With that in mind, here are several questions to ask yourself as you prepare special music selections:
1. Do the words glorify God?
Always make sure that the words are scripturally accurate and doctrinally correct. The focus of any lyrics should be honoring and praising God and should not highlight the singer or songwriter.
2. Is the genre appropriate for Church services?
It’s good to have a mix of traditional and contemporary genres for special music. Even so, try to stay out of the extremes when it comes to appropriateness, within each genre. For example, some classical pieces may be technically impressive but not inspiring to the congregation, because they are really focusing more on the expertise of the singer or musician than giving glory to God. Often times for a general audience and worship of God, simple is better.
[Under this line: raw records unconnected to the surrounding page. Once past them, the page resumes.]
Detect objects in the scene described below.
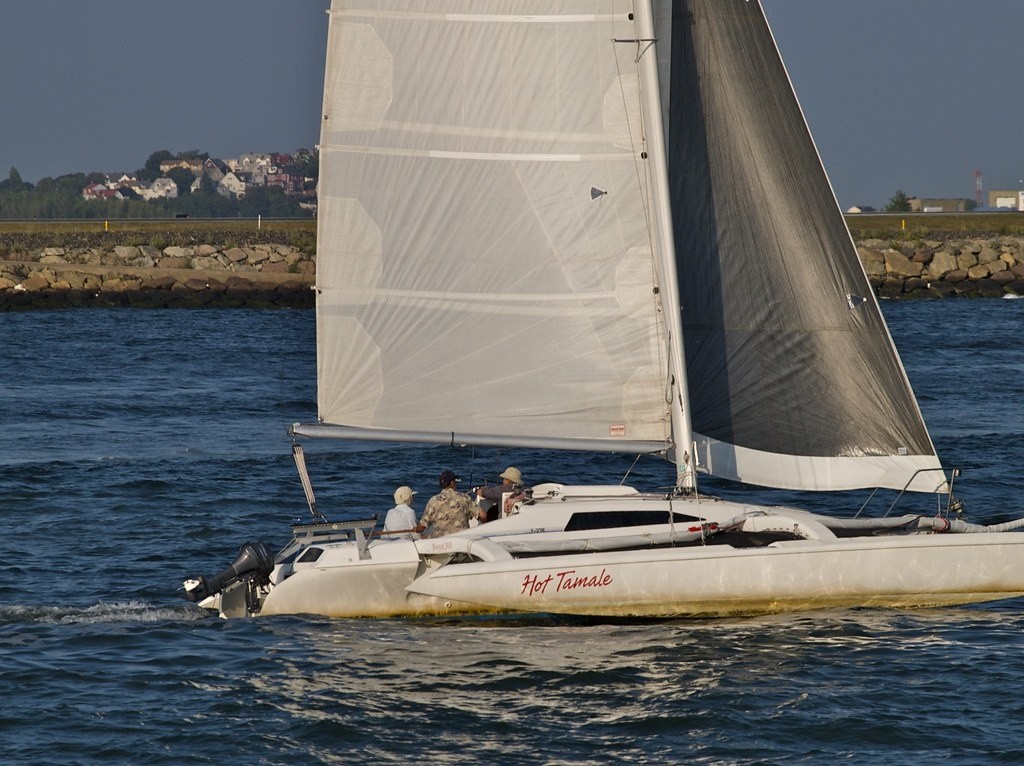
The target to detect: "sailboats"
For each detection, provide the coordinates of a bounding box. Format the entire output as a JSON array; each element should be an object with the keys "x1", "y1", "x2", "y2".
[{"x1": 183, "y1": 2, "x2": 1024, "y2": 624}]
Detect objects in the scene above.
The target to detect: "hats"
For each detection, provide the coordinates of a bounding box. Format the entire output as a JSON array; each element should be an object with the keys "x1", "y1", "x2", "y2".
[
  {"x1": 499, "y1": 467, "x2": 522, "y2": 484},
  {"x1": 440, "y1": 471, "x2": 460, "y2": 481},
  {"x1": 394, "y1": 486, "x2": 419, "y2": 505}
]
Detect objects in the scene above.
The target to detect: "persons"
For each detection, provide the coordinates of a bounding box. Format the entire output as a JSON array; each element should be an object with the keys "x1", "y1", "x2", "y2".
[
  {"x1": 413, "y1": 469, "x2": 486, "y2": 539},
  {"x1": 380, "y1": 486, "x2": 422, "y2": 540},
  {"x1": 476, "y1": 466, "x2": 523, "y2": 524}
]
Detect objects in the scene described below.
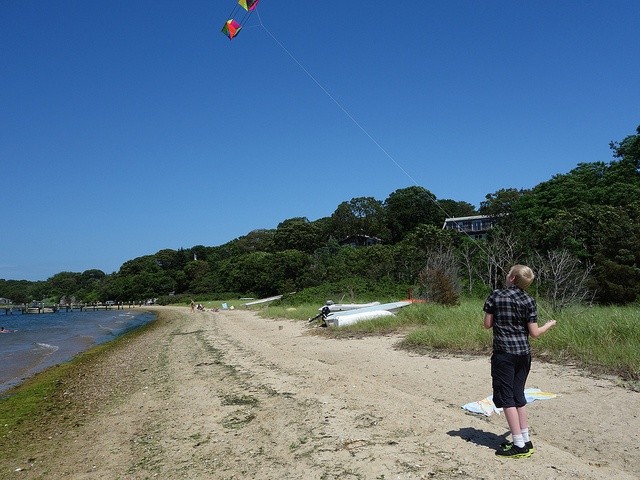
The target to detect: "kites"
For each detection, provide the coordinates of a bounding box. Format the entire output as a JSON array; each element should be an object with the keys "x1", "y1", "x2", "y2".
[{"x1": 220, "y1": 0, "x2": 258, "y2": 40}]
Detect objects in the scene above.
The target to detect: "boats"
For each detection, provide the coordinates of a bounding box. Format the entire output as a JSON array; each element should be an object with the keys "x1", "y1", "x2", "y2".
[
  {"x1": 334, "y1": 310, "x2": 396, "y2": 327},
  {"x1": 318, "y1": 301, "x2": 381, "y2": 310},
  {"x1": 307, "y1": 300, "x2": 413, "y2": 326}
]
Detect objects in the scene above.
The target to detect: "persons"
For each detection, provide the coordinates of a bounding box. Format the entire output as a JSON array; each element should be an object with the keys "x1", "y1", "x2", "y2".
[{"x1": 482, "y1": 261, "x2": 558, "y2": 461}]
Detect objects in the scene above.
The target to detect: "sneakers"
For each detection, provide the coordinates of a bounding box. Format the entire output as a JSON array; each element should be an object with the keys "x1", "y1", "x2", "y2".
[
  {"x1": 499, "y1": 441, "x2": 534, "y2": 454},
  {"x1": 495, "y1": 441, "x2": 532, "y2": 459}
]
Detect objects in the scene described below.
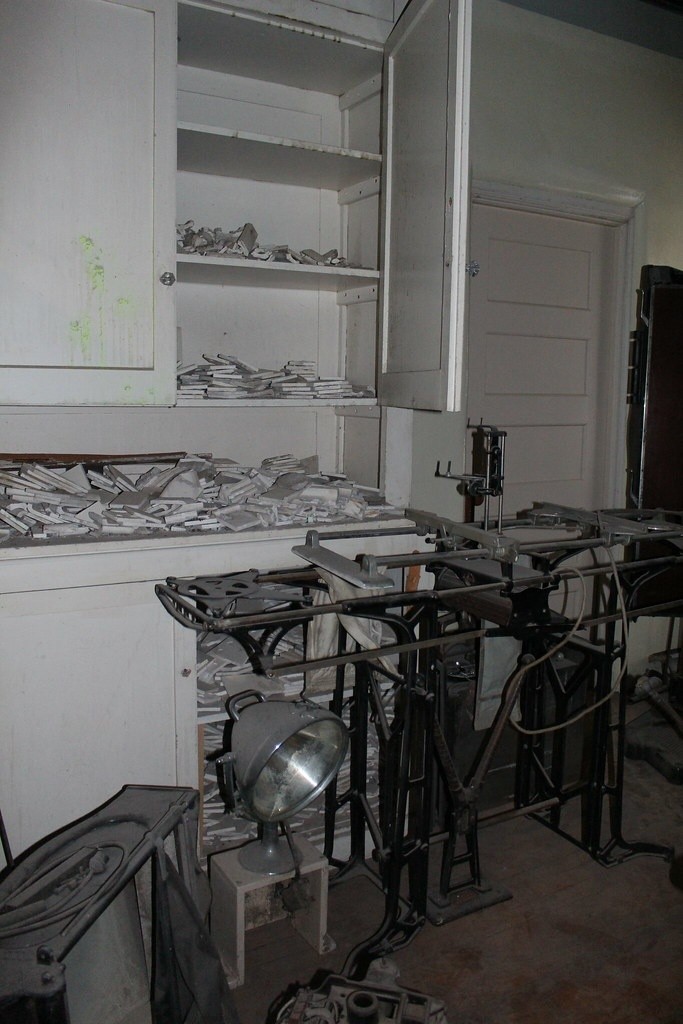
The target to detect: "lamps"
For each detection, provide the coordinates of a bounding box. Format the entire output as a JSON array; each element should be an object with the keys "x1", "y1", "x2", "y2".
[{"x1": 217, "y1": 689, "x2": 349, "y2": 872}]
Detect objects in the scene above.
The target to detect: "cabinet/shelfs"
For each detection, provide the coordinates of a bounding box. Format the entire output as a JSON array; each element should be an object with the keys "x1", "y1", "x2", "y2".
[
  {"x1": 0, "y1": 505, "x2": 446, "y2": 872},
  {"x1": 0, "y1": 0, "x2": 474, "y2": 417}
]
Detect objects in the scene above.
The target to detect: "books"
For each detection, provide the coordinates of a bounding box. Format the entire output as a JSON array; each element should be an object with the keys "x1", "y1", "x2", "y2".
[
  {"x1": 195, "y1": 624, "x2": 396, "y2": 846},
  {"x1": 175, "y1": 219, "x2": 348, "y2": 267},
  {"x1": 176, "y1": 354, "x2": 375, "y2": 400},
  {"x1": 0, "y1": 453, "x2": 395, "y2": 541}
]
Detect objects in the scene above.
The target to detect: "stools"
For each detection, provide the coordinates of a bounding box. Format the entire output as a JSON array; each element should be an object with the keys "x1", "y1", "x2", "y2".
[{"x1": 212, "y1": 832, "x2": 334, "y2": 989}]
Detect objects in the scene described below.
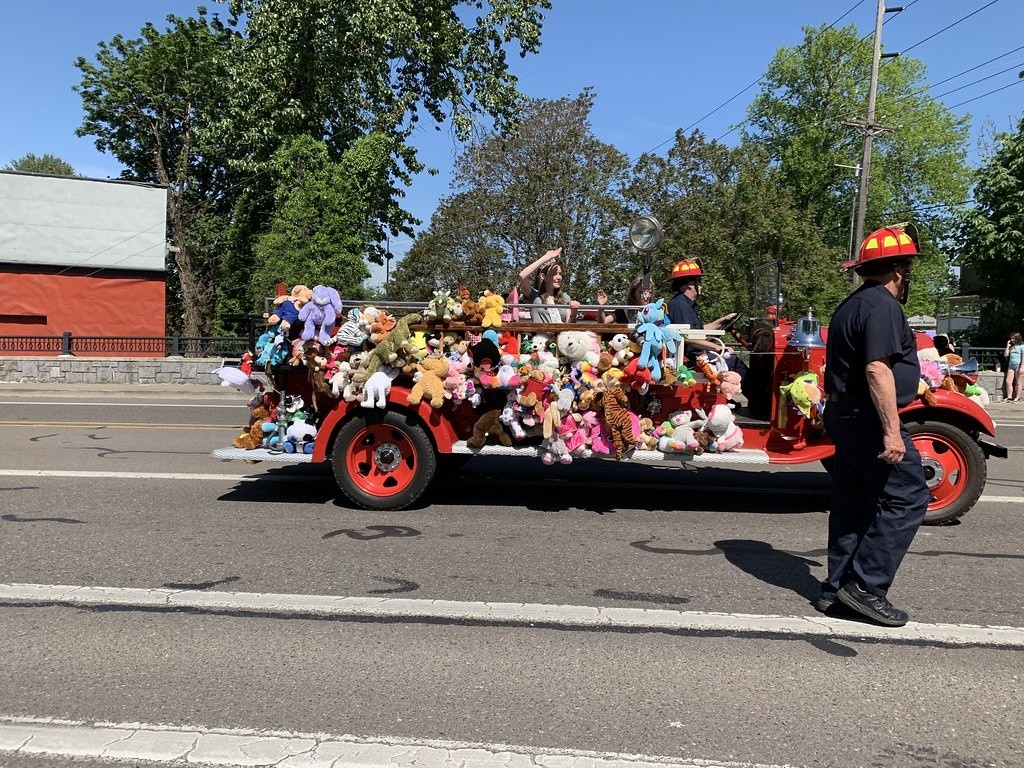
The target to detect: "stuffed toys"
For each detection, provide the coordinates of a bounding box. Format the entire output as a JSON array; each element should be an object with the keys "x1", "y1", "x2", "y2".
[
  {"x1": 916, "y1": 348, "x2": 989, "y2": 409},
  {"x1": 232, "y1": 285, "x2": 745, "y2": 465},
  {"x1": 779, "y1": 371, "x2": 820, "y2": 419}
]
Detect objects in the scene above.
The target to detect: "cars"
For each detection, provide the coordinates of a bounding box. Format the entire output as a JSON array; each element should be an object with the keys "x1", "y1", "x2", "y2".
[{"x1": 239, "y1": 257, "x2": 1009, "y2": 526}]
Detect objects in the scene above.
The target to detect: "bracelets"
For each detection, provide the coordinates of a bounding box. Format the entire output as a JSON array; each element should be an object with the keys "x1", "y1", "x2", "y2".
[{"x1": 569, "y1": 314, "x2": 578, "y2": 320}]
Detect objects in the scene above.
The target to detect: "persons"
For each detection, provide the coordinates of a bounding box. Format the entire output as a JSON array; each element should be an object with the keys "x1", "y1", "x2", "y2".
[
  {"x1": 518, "y1": 247, "x2": 580, "y2": 323},
  {"x1": 663, "y1": 260, "x2": 749, "y2": 377},
  {"x1": 598, "y1": 276, "x2": 655, "y2": 323},
  {"x1": 816, "y1": 224, "x2": 931, "y2": 625},
  {"x1": 1003, "y1": 333, "x2": 1024, "y2": 403}
]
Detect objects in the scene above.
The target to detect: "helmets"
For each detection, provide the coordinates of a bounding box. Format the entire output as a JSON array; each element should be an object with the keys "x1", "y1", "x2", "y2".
[
  {"x1": 663, "y1": 257, "x2": 704, "y2": 283},
  {"x1": 840, "y1": 222, "x2": 924, "y2": 271}
]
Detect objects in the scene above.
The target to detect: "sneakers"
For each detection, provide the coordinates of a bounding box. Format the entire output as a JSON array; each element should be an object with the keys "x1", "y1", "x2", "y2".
[
  {"x1": 837, "y1": 577, "x2": 909, "y2": 625},
  {"x1": 817, "y1": 589, "x2": 871, "y2": 620}
]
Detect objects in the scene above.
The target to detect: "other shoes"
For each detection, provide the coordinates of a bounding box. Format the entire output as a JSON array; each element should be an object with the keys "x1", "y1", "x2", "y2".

In regard to contemporary music, some songs may essentially be “love songs for Jesus.” These types of songs might evoke sentimental feelings for Him, but they can trivialize the deep awe and respect we should have for God and Christ. Whether traditional or contemporary music is involved, also be sensitive to the fact that some in the audience may be troubled by music that they associate with their past experience in a mainstream Protestant or Catholic church. Use wisdom and judgment, and if in doubt, ask your pastor for guidance.
3. Is the style consistent with our Church traditions?
When you play or sing music, remember to maintain a level of formality, dignity, and self-restraint. Many well-meaning “contemporary Christian” singers and musicians come across as being “theatrical” in their overuse of emotions. They “emote” for effect. That is, they make the focus of the piece more about the emotional experience they are having, than the message of the song. There should be power and passion in our music! However, we must remember to keep the focus on honoring God and inspiring the congregation. Many “contemporary Christian” pieces sound like run-of-the-mill rock or R&B songs. The style of some songs may be fine for a Church fun show, but their sound may be inappropriate for Sabbath worship services. It is important to distinguish the difference.
4. Does the performer’s dress reflect standards upheld by God’s word and His Church?
Just as the Church has specific dress guidelines for men involved in speaking, song leading and leading in opening and closing prayers, we also need guidelines for those giving special music in front of the congregation. In most western-culture settings, the appropriate clothing for men is coat and tie; for ladies, a dress or skirt and blouse that are modest and conservative. (Other formal-setting attire is appropriate in other cultures in international areas—check with your Regional Office if you have questions).
Ladies should avoid the trendy and immodest apparel that is commonplace for many female per-formers in our society today: short, tight, form-fitting dresses, necklines displaying cleavage, bare shoulders, backless dresses, etc. Because being on an elevated platform or stage makes hemlines appear higher than they actually are, a good rule of thumb when bringing special music is for a dress or skirt to at least reach the knees, including when seated. Be careful with high slits in a dress or skirt. If dress attracts undue attention, it will draw the minds of those in the congregation away from their focus on the music and worship of God.
Everything about the special music we give should help direct God’s people to Him. It is a tremendous privilege for all of us to come before the great King each and every Sabbath and to worship Him. Using musical talent to inspire our brethren and praise God is a very special opportunity that should not be taken lightly.